▶ _Exercise description_
Continue the mailing list reply about vm.overcommit_ratio settings for a large PostgreSQL fleet, picking up right after its last line.
--- begin Source extract ---
Re: Safe vm.overcommit_ratio for Large Multi-Instance PostgreSQL Fleet - Mailing list pgsql-performance

From Joe Conway
Subject Re: Safe vm.overcommit_ratio for Large Multi-Instance PostgreSQL Fleet
Date
Msg-id f35cdf25-411f-4cbc-a877-85569cf78061@joeconway.com
Whole thread Raw
In response to Re: Safe vm.overcommit_ratio for Large Multi-Instance PostgreSQL Fleet  (Priya V <mailme0216@gmail.com>)
Responses Re: Safe vm.overcommit_ratio for Large Multi-Instance PostgreSQL Fleet
List pgsql-performance
(Both: please trim and reply inline on these lists as I have done;
  Frits, please reply all not just to the list -- I never received your
  reply to me)
--- end Source extract ---
--- begin Extracted records ---
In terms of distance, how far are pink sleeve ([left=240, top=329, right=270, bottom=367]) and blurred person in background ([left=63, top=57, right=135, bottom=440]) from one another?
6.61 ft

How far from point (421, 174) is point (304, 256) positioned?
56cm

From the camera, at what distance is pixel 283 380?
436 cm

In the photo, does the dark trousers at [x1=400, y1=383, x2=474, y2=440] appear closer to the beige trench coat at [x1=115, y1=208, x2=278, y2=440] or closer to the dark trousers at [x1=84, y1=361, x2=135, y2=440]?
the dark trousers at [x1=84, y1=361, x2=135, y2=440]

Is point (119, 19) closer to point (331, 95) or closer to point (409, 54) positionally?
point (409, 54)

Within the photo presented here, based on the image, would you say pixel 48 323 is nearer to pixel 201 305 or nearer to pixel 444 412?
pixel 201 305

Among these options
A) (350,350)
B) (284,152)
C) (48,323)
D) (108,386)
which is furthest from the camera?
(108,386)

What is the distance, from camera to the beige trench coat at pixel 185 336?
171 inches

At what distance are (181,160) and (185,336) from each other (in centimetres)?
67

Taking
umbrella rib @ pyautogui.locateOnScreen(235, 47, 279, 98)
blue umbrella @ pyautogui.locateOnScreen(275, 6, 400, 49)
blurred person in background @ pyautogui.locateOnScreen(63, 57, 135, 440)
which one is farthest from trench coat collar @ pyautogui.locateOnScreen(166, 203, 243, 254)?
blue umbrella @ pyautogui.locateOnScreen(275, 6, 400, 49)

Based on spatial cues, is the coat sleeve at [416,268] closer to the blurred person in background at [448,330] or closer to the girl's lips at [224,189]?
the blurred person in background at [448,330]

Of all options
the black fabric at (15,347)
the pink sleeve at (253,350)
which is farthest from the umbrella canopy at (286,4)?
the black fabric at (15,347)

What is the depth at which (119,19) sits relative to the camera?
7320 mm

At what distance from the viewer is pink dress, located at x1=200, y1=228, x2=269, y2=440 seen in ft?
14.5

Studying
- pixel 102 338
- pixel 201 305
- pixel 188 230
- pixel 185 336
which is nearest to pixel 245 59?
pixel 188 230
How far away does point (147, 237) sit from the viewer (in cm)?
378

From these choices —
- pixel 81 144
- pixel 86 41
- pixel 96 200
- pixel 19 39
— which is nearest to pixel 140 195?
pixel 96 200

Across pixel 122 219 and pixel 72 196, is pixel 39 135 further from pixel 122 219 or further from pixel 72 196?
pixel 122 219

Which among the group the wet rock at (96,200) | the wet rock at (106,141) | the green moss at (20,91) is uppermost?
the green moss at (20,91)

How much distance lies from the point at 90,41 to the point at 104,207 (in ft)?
--- end Extracted records ---
▶ _Reply to the exercise_
On 8/6/25 11:51, Priya V wrote:
> *cat /proc/sys/vm/overcommit_ratio*
> 50
> $ *cat /proc/sys/vm/swappiness*
> 60
> 
> *Workload*: Multi-tenant PostgreSQL
> 
> *uname -r*
> 4.18.0-477.83.1.el8_8.x86_64

IMHO you should strongly consider getting on a more recent distro with a 
newer kernel.

> *free -h*
> total used free shared buff/cache available
> Mem: 249Gi 4.3Gi 1.7Gi 22Gi 243Gi 221Gi
> Swap: 0B 0B 0B

As I said, do not disable swap. You don't need a huge amount, but maybe 
16 GB or so would do it.

> if we set overcommit_memory = 2, what should we set the 
> overcommit_ration value to ? Can you pls suggest ?
> Is there a rule of thumb to go with ?

There is no rule of thumb that I am aware of. Every workload is 
different. Start with something like 80 and do your own testing to 
refine that number.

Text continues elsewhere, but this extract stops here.